The Rise of APTs
Advanced persistent attacks (APT) use continuous, stealthy, and clever hacking techniques to gain access to a system and stay inside for an extended period. Because of all the effort needed to carry out these attacks, APTs are usually aimed at high-value targets, like governments and large corporations, to steal large amounts of information over a long period, rather than just “drop-in” and leave quickly, as many hackers do during lower-level cyber attacks. In November 2020, Russian-linked hacking APT group Sofacy, also known as APT28 and Fancy Bear, spread phishing emails related to COVID-19 to infect devices with a backdoor called Zebrocy. Sofacy has been linked to numerous attacks on governments and businesses around the world. Other active APT groups are APT41 (Double Dragon), APT35 (Charming Kitten), APT33 (Elfin Team), APT38 (Lazarus Group), APT37 (Ricochet Chollima) and APT29 (Cozy Bear).
APTs should be on the radar for businesses and governmental entities everywhere. However, this doesn’t mean that smaller or medium-sized businesses should ignore this type of attack. APTs are increasingly targeting smaller companies that make up the supply-chain portion of their ultimate target as a way of gaining access to those larger organizations. They use these smaller companies, which tend to be less well-defended, as stepping-stones.

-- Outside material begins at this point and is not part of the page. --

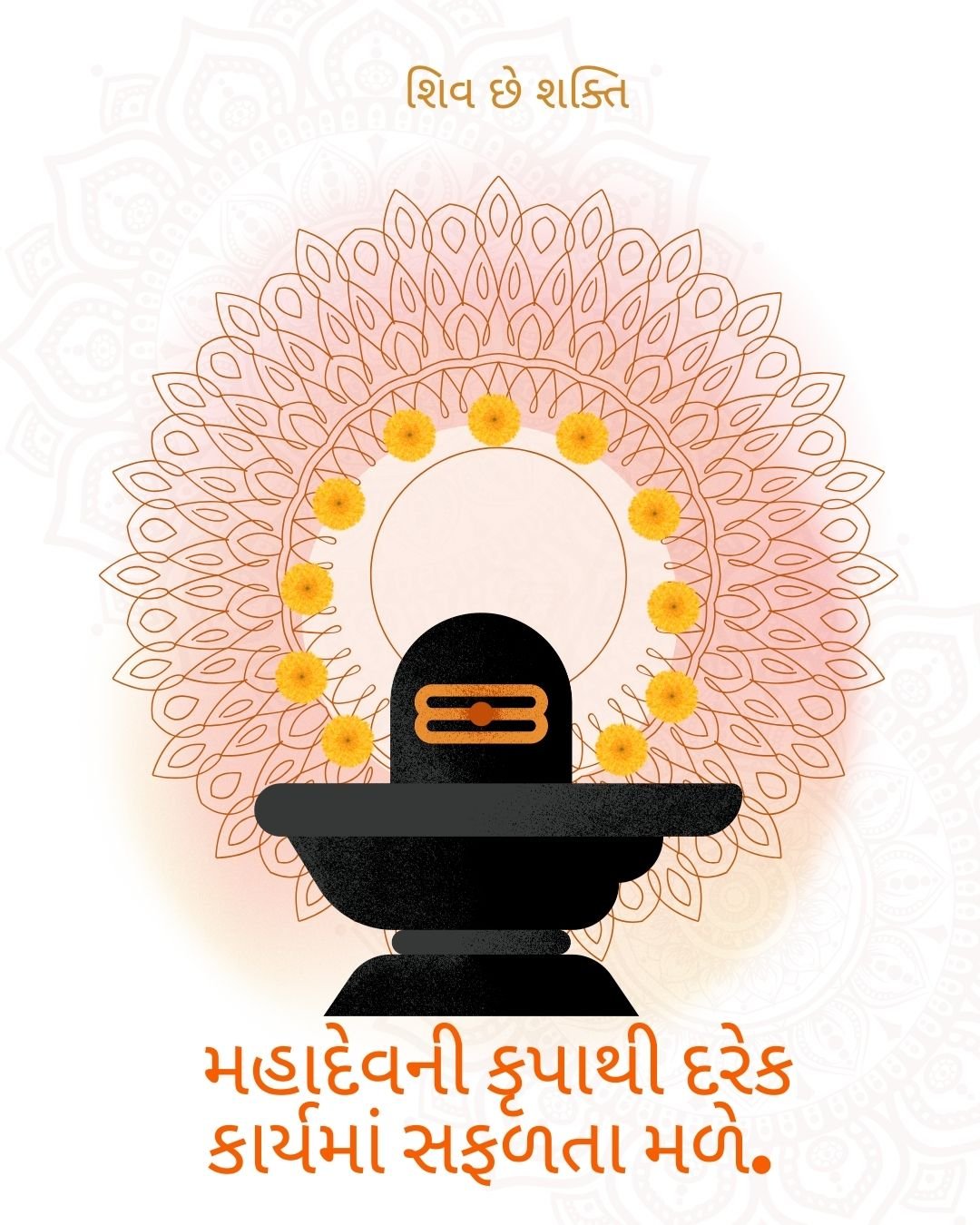 mahashivratri images gujarati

APT attacks occur in stages:
Stage One: Gain Access to the Target
Cybercriminals gain entry to a network through an infected file, junk email, or an app vulnerability and then insert malware into the target.
Stage Two: Deepen Access to the Most Sensitive Data on the Network
Once inside, hackers use password cracking to gain access to administrator rights to control more of the system and achieve even greater access.

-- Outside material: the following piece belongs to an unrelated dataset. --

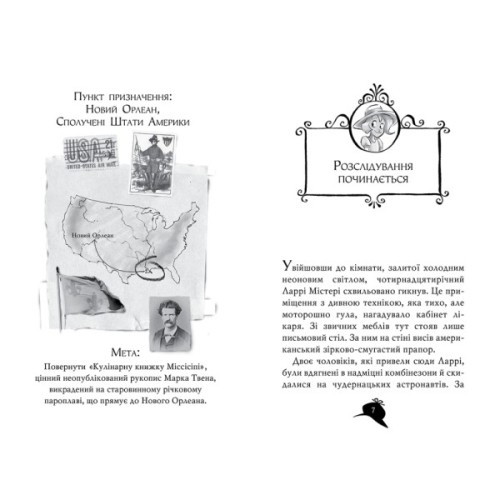 Книга Агата Містері. Крадіжка на Міссісіпі. Книга 21 - Сер Стів Стівенсон Видавництво РМ (9786178248208)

Stage Three: Move Laterally
Once administrator rights are achieved, hackers move around at will. They also attempt to access other servers and other parts of the network.
Look and Learn
From the inside, hackers can fully understand a network and its vulnerabilities, allowing them to harvest data at will.
Hackers can keep this process running indefinitely or withdraw once they accomplish their goals. They often will leave back door access available for the future.
Because corporate cybersecurity tends to be more sophisticated than a home user’s, the attackers often require someone on the inside to achieve entry. That doesn’t necessarily mean that a staff member knowingly participates in the attack. It usually involves social engineering techniques, such as whaling or spear phishing.
The major danger regarding APT attacks is that even after discovery, hackers may have left multiple backdoors open that allow them to return at will. Additionally, many traditional cyber defenses, like antivirus programs and firewalls, can’t always protect against these kinds of attacks.